Yeah. It happened again, right. A whole week
of
just no tests pass. The build never passes.
So
we turn of parallel_tests, right. Because
we can't even
get like a coherent log of which tests are
causing errors, and then we started commenting
out the
really problematic tests, and there were still
these like
seemingly innocuous specs that failed regularly
but not consistently.
So these are tests that have enough business
value
that we are very reluctant to just, like,
delete
them.
And so we reinstated Cucumber-Rerun, and its
buddy Rspec-Rerun.
And this mostly worked, right. So we were
making
progress. But the build issues continued to
show up
in the negative column in our retrospectives.
And that
was because there were several problems with
this situation,
right. Like, reduced trust. When build failures
happen four
or five times a day, those aren't a red
flag. Those are just how things go. And everyone
on the team knows that the most likely explanation
is a random failure.
And the default response to a build failure
becomes,
run it again. So, just run it again, right.
The build failed. Whatever. So then, occasionally,
we break
things for real. But we stopped noticing because
we
started expecting CI to be broken. Sometimes
other pairs
would pull the code and they would see the
legitimate failures. Sometimes we thought
we were having a
Bad Jenkins week, and on the third or fourth
day we realized we were having actual failures.
This is pretty bad, right.
So our system depends on green builds to mark
the code that can be deployed to staging and
production, and without green builds, stories
can't get delivered
and reviewed. So we stopped getting timely
feedback. Meanwhile,
the reviewer gets, like, a week's worth of
stories.
All at once. Big clump.
And that means they have less time to pay
attention to detail on each delivered feature.
And that
means that the product is a little bit crappier
every week. So, maybe you need a bug fix.
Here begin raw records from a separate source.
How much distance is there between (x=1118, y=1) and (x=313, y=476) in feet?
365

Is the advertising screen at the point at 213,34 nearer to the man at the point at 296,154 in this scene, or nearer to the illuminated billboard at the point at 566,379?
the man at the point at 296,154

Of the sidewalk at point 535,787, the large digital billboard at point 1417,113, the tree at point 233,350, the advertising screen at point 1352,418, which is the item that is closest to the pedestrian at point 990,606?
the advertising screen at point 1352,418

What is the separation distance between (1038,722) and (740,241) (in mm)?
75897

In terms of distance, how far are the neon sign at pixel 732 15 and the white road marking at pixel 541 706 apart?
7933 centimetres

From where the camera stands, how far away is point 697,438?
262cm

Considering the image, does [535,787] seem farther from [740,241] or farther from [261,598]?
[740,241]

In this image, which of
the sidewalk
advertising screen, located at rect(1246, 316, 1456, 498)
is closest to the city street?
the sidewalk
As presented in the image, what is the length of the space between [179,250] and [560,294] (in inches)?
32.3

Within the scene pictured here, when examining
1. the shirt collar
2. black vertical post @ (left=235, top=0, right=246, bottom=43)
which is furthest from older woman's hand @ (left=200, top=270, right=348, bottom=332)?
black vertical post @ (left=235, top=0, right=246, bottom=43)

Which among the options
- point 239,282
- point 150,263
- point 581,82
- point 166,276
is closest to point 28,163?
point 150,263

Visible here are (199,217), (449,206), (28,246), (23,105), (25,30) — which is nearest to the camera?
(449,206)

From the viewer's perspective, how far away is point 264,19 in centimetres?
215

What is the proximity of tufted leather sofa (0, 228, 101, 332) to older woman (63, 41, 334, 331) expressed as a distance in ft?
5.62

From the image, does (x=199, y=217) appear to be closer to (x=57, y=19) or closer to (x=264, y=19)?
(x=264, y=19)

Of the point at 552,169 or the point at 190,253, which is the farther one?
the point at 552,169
Fast. Forget about that. You've got, like,
a twenty
percent chance your bug fix build is gonna
fail
for no reason.
Maybe the code has to ship, because the app
is mega busted. In this case, we would rerun
the failed tests on our local machine, and
then
cross our fingers and deploy. So, in effect,
our
policy was, if the code works on my machine,
it can be deployed to production.
So. At the most extreme, people lose faith
in
the build, and eventually they just forget
about testing.
And this didn't happen to us, but I had
to explain to management that key features
couldn't be
shipped because of problems with the test
server. And
they wanted to know a lot more about the
test server. And it was totally clear that
while
a working test server has their full support,
an
unreliable test server is a business liability
and needs
to be resolved.
So, the test server is supposed to solve problems
for us, and that is the only story that
I like to tell about it. So, we began
to fight back. And we personified the random
failures.
They became randos. A rando attack. A rando
storm.
And most memorably, Rando Backstabbian. Intergalactic
randomness villain.
We had a pair working on the test suite
full time for about three months trying to
resolve
these issues. We tried about a thousand things,
and
some of them worked. And I'm gonna pass along
the answers we found, and my hypothesis that
we
didn't disprove. Honestly, I'm hoping that
you came to
this talk because you've had similar problems
and you
found better solutions. So, this is just what
we
found.
I, I have a very important tool for this
section of the talk. It's the finger of blame.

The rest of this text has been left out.